白馬のおじい様は手綱を引いた。それに応えるように、白馬は駆け出した。だが、思っていた以上に歩みが遅かった。
周りの若者たちがクスクスと笑い出した。その場から逃げ出したいほどに恥ずかしかった。歩いた方が速くね? と思うほどに白馬はのろまだった。
「さあ、着きましたぞ」
白馬のおじい様は頭だけを後ろに向けると、笑顔で私に言った。白馬が歩き出してから、ものの数分しか経っていないうえに、まだ公園の中だった。
怪訝に思いながら、白馬のおじい様から体を離した。目の前には樹木が立ち並び、その手前にテントが設置してあった。
どうやら白馬のおじい様は公園で暮らしているようだった。白馬のおじい様に促されて白馬から降りると、テントの中に入った。
テント内はどこかで拾ったと思しきガラクタの山が散乱していた。エロ本も何冊かあった。健全な老人(?)のようで何よりだ。
「ここに暮らし始めてから早5年になりますぞ」
聞いてもいないのに勝手に語り出した。どこか遠い目をしている。長々とした回想に入るのではないかと私は身構えた。
「5年前に定年退職して子供の頃からの夢だった白馬の王子様になることを決意し、白馬を購入したのですぞ」
白馬の王子様が夢って痛い奴だな。それに語尾がぞだからか、日本語が不自然に聞こえる。白馬の王子様に出会う日を夢見る私も痛い奴だけど。
「白馬を購入した日から今の生活が始まったんですぞ」
白馬のおじい様は言いながら、その辺に転がっていたペットボトルのお茶を飲んだ。いつから置いているのだろうか。腹を壊したりしないのだろうかとちょっと心配になった。
「そしてほんの一週間前にお嬢さんを公園でお見かけして、一目惚れしたあたしは妻にしたいと狙っていたんですぞ」
一人称あたしなのか。別にいいんだけど、てっきりワシかと思っていたからびっくりだ。それよりも一週間も前から私を狙っていたことに引いた。

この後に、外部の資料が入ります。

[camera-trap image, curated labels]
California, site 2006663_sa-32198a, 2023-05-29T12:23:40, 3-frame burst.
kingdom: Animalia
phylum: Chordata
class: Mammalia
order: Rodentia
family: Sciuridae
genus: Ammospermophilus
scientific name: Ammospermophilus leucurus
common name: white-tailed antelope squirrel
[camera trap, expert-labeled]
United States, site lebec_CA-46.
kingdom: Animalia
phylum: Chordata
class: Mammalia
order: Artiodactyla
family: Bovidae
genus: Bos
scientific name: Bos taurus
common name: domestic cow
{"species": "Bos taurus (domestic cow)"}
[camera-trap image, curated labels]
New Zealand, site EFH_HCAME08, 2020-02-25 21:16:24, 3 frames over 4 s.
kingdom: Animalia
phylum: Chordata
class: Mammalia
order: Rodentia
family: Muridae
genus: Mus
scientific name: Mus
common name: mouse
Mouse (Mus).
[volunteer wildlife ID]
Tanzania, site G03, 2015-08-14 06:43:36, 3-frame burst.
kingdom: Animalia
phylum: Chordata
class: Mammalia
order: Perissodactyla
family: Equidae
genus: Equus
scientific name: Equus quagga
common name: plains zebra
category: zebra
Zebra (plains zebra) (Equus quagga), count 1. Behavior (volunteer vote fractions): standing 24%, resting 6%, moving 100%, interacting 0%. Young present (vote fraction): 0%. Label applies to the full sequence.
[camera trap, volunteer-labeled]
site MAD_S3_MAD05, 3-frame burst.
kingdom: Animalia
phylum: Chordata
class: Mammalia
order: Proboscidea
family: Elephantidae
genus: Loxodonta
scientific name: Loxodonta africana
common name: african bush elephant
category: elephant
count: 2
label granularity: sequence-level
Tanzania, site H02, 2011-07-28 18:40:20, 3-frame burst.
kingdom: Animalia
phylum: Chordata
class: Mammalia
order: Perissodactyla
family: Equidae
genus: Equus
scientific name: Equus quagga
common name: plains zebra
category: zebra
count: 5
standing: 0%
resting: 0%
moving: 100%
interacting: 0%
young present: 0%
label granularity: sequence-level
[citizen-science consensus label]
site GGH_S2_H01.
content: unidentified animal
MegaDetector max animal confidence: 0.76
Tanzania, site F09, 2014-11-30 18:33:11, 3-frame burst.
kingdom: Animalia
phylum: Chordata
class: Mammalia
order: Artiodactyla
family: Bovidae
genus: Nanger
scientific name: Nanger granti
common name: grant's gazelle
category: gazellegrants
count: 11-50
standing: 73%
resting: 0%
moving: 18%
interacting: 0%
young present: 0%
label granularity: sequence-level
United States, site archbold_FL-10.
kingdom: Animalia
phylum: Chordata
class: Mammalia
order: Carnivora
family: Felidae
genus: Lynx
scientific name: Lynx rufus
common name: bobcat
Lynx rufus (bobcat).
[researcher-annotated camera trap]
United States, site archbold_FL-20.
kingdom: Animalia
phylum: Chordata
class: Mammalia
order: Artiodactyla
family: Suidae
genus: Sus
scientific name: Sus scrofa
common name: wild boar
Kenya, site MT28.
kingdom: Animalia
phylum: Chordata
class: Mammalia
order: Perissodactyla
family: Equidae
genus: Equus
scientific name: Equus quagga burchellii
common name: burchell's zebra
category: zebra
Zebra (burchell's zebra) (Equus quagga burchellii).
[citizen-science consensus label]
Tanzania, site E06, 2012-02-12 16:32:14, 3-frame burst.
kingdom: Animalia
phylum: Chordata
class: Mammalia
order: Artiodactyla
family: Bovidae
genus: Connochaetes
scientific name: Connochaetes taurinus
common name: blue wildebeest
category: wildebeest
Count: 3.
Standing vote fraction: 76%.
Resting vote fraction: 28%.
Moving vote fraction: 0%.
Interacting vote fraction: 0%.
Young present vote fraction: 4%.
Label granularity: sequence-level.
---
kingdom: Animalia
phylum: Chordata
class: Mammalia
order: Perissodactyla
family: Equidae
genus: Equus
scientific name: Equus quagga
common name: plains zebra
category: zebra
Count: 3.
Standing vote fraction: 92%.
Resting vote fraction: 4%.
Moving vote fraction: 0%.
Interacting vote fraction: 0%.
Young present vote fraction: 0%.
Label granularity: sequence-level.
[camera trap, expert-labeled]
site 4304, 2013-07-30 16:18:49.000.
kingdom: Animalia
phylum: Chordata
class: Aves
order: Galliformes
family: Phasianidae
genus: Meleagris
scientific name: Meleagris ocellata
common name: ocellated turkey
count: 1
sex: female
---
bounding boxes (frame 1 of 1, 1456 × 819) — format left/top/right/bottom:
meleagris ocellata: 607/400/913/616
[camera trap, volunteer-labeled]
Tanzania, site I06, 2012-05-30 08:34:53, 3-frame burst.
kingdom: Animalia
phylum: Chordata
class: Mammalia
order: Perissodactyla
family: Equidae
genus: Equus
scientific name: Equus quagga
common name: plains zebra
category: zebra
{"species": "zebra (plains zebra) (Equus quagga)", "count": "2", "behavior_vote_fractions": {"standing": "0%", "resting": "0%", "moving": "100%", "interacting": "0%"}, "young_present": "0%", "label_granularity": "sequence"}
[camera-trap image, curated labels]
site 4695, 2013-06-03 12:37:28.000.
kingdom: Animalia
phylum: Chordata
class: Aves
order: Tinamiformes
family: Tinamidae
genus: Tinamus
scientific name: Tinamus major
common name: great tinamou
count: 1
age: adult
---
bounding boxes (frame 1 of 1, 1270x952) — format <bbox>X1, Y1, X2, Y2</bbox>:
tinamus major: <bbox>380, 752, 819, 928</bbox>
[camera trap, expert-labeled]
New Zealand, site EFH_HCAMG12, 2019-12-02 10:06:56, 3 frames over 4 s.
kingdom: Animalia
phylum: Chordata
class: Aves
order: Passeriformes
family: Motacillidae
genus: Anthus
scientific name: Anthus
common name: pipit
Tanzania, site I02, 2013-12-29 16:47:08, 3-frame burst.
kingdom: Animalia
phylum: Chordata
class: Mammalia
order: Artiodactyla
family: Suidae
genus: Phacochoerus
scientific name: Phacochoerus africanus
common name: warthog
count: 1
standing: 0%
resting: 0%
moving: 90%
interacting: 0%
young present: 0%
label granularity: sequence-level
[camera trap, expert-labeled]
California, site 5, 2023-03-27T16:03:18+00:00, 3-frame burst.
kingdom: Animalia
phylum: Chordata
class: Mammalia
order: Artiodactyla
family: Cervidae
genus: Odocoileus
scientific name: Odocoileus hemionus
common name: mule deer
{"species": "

「この婚姻届にお嬢さんが記入すれば、あたしたちは晴れて夫婦ですぞ」
白馬のおじい様はしわしわの婚姻届を手にし、満面の笑みを浮かべた。なんと婚姻届まで用意しているとは。準備が良すぎるだろう、白馬のおじい様よ。
「会ったばかりだし、結婚は……」
「こう見えてもあたしは資産家で、いくつか別荘を所有していますぞ」
「今夜は何が食べたい、あ・な・た」
私は態度を一転させ、白馬のおじい様に思いっきり抱きついた。別荘で優雅なひと時を過ごすことに憧れている私としては、こんなチャンス逃すわけにはいかなかった。白馬を購入できるくらいだし、資産家なのは本当だろう。
「もちろんお嬢さんですぞ」
「もうあなたったら」
内心ではキモッと思ったが、顔には出さなかった。憧れの別荘で過ごすために我慢しなくては。できることならイケメンの白馬の王子様と過ごしたいところだけど。
私はあらためて白馬のおじい様の顔を見た。ハゲ散らかってはいるが、顔立ちは決して悪くなかった。若い頃はさぞイケメンだったことだろう。そう思うと白馬のおじい様も悪くないかもしれない。
私と白馬のおじい様は事に及んでから市役所に婚姻届を提出し、晴れて夫婦となった。